Жадов. А мне кажется, что они знают только то, что взяточником быть выгоднее, нежели честным человеком.

Юсов. Гм, гм…

Вышневский. Глупо, мой милый! И дерзко, и глупо.

Жадов. Позвольте, дядюшка! Для чего же нас учили, для чего же в нас развивали такие понятия, которых нельзя выговорить вслух без того, чтобы вы не обвинили в глупости или дерзости?

Вышневский. Не знаю, кто вас там и чему учил. Мне кажется, что лучше учить делать дело и уважать старших, чем болтать вздор.

Юсов. Да-с, гораздо бы лучше.

Жадов. Извольте, я буду молчать; но расстаться с моими убеждениями я не могу: они для меня единственное утешение в жизни.

Вышневский.

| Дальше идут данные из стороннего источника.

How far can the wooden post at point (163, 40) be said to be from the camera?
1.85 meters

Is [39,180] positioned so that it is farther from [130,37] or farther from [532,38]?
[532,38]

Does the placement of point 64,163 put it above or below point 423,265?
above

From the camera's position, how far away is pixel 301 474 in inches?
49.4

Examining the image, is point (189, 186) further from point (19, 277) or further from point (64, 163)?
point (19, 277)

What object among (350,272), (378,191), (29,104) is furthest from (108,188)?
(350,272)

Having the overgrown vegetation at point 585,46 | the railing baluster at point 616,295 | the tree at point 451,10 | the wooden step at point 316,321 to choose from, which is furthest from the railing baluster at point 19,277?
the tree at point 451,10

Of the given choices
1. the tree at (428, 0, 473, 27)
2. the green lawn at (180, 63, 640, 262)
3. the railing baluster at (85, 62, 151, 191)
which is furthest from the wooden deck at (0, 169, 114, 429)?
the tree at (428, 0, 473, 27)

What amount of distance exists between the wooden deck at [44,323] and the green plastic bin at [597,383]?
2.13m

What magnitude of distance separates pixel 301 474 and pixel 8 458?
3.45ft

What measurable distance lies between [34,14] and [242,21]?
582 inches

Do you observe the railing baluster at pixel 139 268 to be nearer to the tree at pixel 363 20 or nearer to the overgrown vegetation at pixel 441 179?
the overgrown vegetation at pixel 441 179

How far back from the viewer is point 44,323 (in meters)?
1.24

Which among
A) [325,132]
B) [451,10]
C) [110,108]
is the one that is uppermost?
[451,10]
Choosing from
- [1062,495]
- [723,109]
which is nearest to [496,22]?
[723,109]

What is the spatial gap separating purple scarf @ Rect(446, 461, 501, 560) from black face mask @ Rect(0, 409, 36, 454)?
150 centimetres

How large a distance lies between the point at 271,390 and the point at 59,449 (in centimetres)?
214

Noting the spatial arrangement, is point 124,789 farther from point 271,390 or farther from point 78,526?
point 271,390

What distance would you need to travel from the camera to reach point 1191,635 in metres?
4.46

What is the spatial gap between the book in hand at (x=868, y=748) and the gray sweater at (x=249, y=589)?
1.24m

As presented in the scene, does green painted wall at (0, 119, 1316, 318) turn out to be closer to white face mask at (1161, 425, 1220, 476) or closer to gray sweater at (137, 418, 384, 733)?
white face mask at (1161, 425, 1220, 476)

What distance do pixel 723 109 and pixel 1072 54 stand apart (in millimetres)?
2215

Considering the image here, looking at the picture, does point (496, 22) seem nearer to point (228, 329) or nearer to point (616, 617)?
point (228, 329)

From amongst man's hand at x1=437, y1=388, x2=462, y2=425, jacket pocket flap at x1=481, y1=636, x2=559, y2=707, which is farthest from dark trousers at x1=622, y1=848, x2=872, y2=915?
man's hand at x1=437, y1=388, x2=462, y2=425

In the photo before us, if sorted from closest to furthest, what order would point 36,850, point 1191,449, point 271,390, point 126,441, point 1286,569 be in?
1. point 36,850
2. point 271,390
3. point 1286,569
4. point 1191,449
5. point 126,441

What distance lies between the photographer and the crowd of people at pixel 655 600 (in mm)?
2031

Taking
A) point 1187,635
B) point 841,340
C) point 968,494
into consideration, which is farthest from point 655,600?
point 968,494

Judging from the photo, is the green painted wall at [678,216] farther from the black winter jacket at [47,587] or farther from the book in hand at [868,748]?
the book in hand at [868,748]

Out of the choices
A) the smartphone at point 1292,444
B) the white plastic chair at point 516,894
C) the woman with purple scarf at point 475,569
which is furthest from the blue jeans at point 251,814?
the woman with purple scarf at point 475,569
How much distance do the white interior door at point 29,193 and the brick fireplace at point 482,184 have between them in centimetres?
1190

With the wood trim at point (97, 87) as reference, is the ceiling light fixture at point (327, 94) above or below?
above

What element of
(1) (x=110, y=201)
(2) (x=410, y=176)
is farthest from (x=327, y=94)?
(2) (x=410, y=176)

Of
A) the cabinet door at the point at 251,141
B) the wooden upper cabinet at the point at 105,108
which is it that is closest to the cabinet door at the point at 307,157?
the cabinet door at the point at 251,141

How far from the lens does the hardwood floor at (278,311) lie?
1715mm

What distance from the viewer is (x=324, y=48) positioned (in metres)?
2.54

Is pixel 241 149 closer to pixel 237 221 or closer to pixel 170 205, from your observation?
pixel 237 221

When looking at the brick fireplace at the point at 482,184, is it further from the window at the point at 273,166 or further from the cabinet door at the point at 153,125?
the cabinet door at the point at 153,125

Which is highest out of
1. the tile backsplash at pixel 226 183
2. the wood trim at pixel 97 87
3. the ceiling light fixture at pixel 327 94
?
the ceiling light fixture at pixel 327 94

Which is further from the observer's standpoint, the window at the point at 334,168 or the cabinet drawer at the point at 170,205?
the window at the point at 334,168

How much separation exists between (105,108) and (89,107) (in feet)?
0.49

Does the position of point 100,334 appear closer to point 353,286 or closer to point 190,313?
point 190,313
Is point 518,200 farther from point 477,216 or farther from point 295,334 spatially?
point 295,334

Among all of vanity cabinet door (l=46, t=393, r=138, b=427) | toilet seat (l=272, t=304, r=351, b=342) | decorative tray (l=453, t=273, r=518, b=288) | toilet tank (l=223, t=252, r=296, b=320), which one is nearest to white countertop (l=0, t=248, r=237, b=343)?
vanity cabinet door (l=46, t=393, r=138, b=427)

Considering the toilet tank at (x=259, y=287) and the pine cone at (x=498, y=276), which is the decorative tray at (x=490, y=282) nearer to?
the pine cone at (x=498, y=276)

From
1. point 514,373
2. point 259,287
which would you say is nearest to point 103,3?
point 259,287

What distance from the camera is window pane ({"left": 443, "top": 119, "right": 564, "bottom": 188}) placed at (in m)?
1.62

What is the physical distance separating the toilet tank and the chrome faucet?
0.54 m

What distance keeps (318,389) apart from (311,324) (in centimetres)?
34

Да, на чердаке, за куском черного хлеба. Славное утешение! С голоду восхвалять свою добродетель и ругать товарищей и начальников за то, что они умели устроить свою жизнь и живут в довольстве, семейно и счастливо. Прекрасно! Тут и зависть пособит.

Жадов. Боже мой!

Вышневская. Это жестоко.

Вышневский. Пожалуйста, не думай, чтобы ты говорил что-нибудь новое. Всегда это было и всегда будет. Человек, который не умел или не успел нажить себе состояние, всегда будет завидовать человеку с состоянием – это в натуре человека. Оправдать зависть тоже легко. Завидующие люди обыкновенно говорят: я не хочу богатства; я беден, но благороден.

Юсов. Медоточивые уста!

Вышневский. Благородная бедность хороша только на театре. А попробуй-ка перенести ее в жизни. Это, мой друг, не так легко и приятно, как нам кажется. Ты же привык слушаться только самого себя, пожалуй, еще женишься. Что тогда будет? Вот любопытно!

Жадов. Да, дядюшка, я женюсь и хотел об этом поговорить с вами.

Вышневский. И, вероятно, по любви, на бедной девушке, а еще, пожалуй, и на дуре, которая об жизни имеет столько же понятия, сколько и ты; но уж, наверно, она образованна и поет под расстроенные фортепьяно: «с милым рай и в шалаше».

Жадов. Да, она бедная девушка.

Вышневский. И прекрасно.

Юсов. Для размножения нищих-с…

Жадов. Аким Акимыч, не оскорбляйте меня. Я вам не давал на это никакого права. Дядюшка, брак дело великое, и я думаю, что каждый в этом деле должен следовать собственному внушению.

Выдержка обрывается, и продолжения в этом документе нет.